___ Provided passage

While I do think that 20% infection rate PLUS other mitigation measures (whether government enforced or not) may be enough to have sustained R_t < 1, it is worth noting that there ARE areas that had >20% infection rate.

In Bergamo, Italy -- one of the first hot spots that was late to shut down after experiencing their outbreak, had 57% of their residents get coronavirus.

https://www.reuters.com/article/us-health-coronavirus-italy-antibodies/over-half-of-people-tested-in-italys-bergamo-have-covid-19-antibodies-idUSKBN23F2JV

https://www.medrxiv.org/content/10.1101/2020.04.15.20067074v3

The death rate of the entire population was 0.58%, which means that if 57% of the entire population was infected, then the infection fatality rate is about 1%, which lines up with the calculated IFRs of similar early-breakout locations when treatments were still in their infancy.

That doesn't suggest to me that something like that could happen in the US now, by and large their outbreak happened before people took the virus seriously and they were extremely late to react. They also had the issue of multi generational housing and an older population. They were probably undergoing something close to the true R0 of 2.5 during their outbreak, whereas in the US the places that are "outbreaking" are peaking at R_t of 1.1-1.3.

______
___ Data records

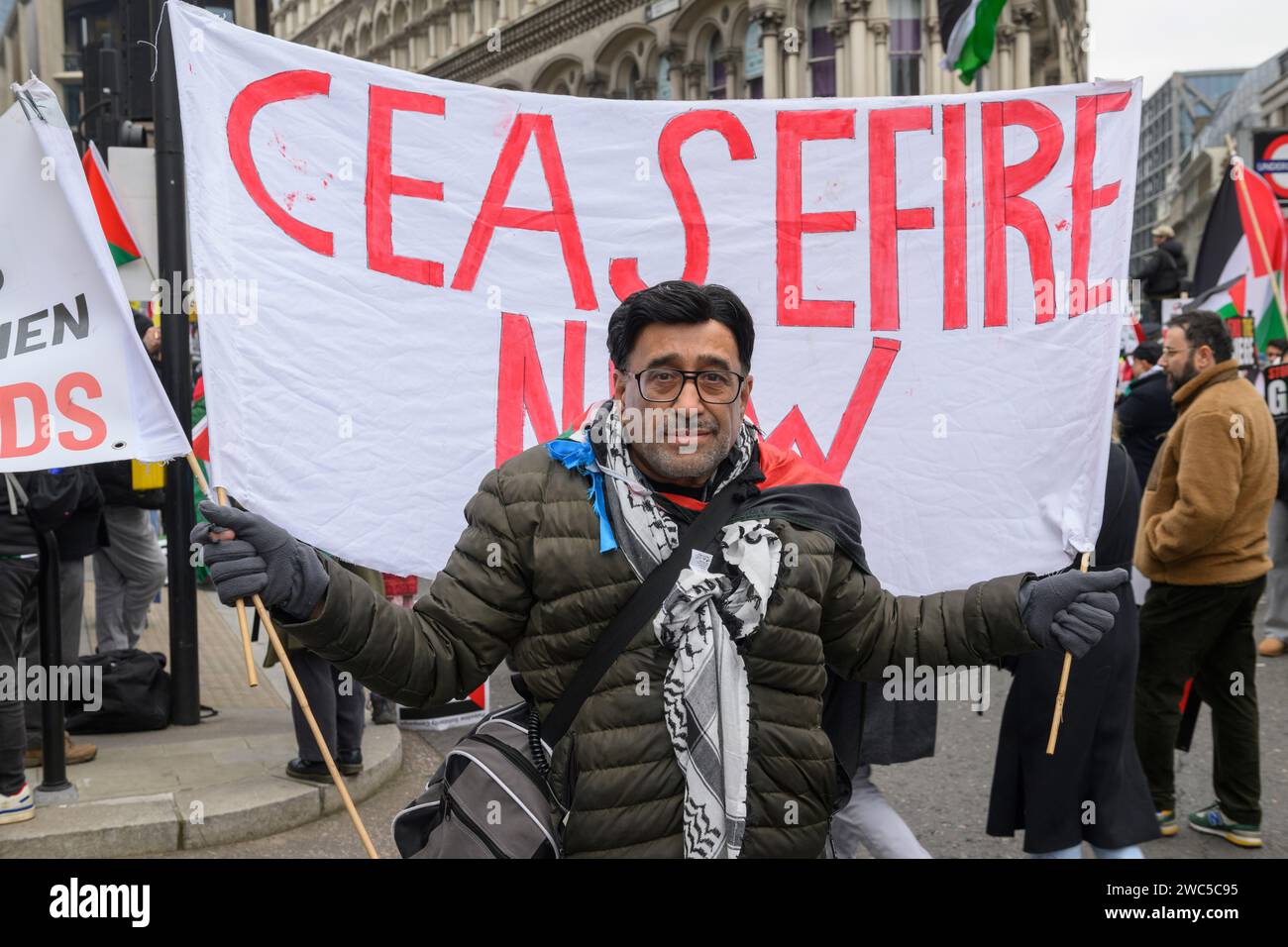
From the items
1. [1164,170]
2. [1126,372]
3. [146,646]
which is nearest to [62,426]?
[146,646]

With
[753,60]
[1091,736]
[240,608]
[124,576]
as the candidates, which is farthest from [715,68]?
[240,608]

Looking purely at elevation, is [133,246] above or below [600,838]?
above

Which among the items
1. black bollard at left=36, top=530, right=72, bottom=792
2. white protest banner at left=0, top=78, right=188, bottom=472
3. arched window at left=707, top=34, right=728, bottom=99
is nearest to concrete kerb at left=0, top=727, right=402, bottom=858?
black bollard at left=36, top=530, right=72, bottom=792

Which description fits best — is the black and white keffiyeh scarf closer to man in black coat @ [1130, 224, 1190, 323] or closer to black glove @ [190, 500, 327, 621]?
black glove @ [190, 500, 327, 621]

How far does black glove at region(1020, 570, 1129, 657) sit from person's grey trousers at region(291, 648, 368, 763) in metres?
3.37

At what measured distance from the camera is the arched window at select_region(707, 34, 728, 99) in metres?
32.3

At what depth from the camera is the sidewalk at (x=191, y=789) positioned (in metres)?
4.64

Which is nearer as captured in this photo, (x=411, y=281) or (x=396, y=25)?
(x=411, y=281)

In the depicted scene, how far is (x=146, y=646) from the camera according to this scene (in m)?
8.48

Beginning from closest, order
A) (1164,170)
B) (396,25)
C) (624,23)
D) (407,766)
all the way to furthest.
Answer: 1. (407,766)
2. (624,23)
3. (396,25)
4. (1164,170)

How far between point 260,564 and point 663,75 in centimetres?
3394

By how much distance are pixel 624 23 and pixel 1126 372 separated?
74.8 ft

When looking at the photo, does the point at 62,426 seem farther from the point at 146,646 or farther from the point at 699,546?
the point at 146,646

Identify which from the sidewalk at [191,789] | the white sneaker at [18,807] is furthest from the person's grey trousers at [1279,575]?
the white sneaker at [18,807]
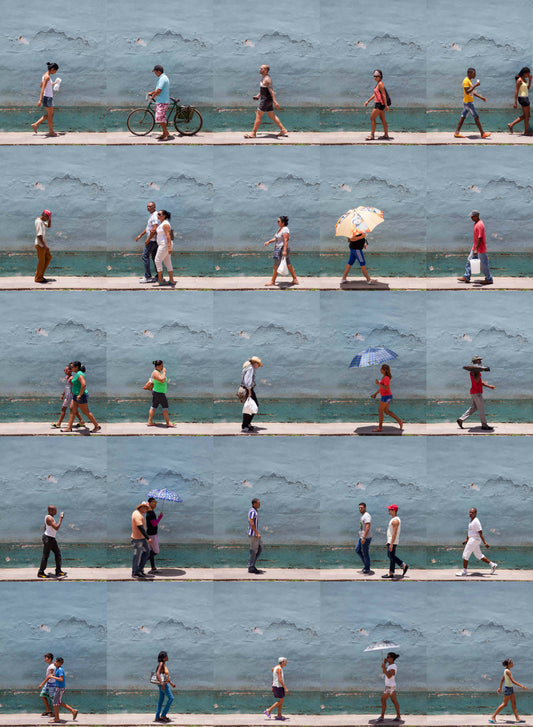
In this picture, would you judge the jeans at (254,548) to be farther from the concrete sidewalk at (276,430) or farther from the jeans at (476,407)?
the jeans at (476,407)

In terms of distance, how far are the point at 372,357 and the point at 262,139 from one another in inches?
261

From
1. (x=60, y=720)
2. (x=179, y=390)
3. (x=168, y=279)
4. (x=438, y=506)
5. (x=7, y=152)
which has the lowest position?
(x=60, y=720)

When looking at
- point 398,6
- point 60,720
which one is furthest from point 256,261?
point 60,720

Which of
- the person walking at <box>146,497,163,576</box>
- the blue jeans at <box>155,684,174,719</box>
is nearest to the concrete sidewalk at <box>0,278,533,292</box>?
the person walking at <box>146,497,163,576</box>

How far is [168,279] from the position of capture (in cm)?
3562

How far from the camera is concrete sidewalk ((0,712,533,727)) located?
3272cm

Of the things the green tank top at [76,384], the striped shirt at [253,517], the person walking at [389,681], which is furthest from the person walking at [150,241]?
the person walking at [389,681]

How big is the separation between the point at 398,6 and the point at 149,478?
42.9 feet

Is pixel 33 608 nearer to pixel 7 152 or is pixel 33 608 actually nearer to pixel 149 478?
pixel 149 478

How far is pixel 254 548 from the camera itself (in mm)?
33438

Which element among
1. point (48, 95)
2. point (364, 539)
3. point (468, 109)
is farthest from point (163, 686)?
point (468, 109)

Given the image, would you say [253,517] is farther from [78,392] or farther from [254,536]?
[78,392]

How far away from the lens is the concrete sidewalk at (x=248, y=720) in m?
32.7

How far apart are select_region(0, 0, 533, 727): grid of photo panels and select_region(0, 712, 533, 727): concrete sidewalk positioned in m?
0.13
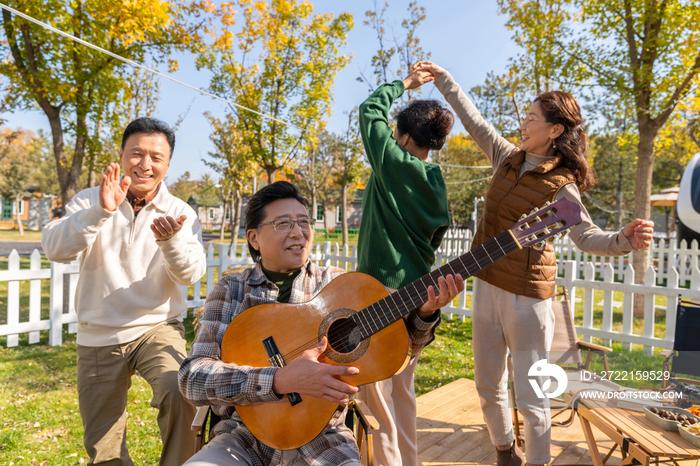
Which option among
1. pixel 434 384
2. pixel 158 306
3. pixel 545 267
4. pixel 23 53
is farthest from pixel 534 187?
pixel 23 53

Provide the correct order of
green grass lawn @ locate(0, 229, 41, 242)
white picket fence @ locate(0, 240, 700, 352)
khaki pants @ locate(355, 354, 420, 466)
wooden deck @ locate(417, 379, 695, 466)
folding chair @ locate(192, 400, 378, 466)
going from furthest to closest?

______

Instructions:
**A)** According to the passage, what percentage of Bergamo's residents got coronavirus?
**B)** Give the section of the passage between "https://www.medrxiv.org/content/10.1101/2020.04.15.20067074v3" and "in their infancy.", inclusive, swapping "death rate" for "mortality rate".

Solutions to the problems:
**A)** 57%

**B)**
https://www.medrxiv.org/content/10.1101/2020.04.15.20067074v3

The mortality rate of the entire population was 0.58%, which means that if 57% of the entire population was infected, then the infection fatality rate is about 1%, which lines up with the calculated IFRs of similar early-breakout locations when treatments were still in their infancy.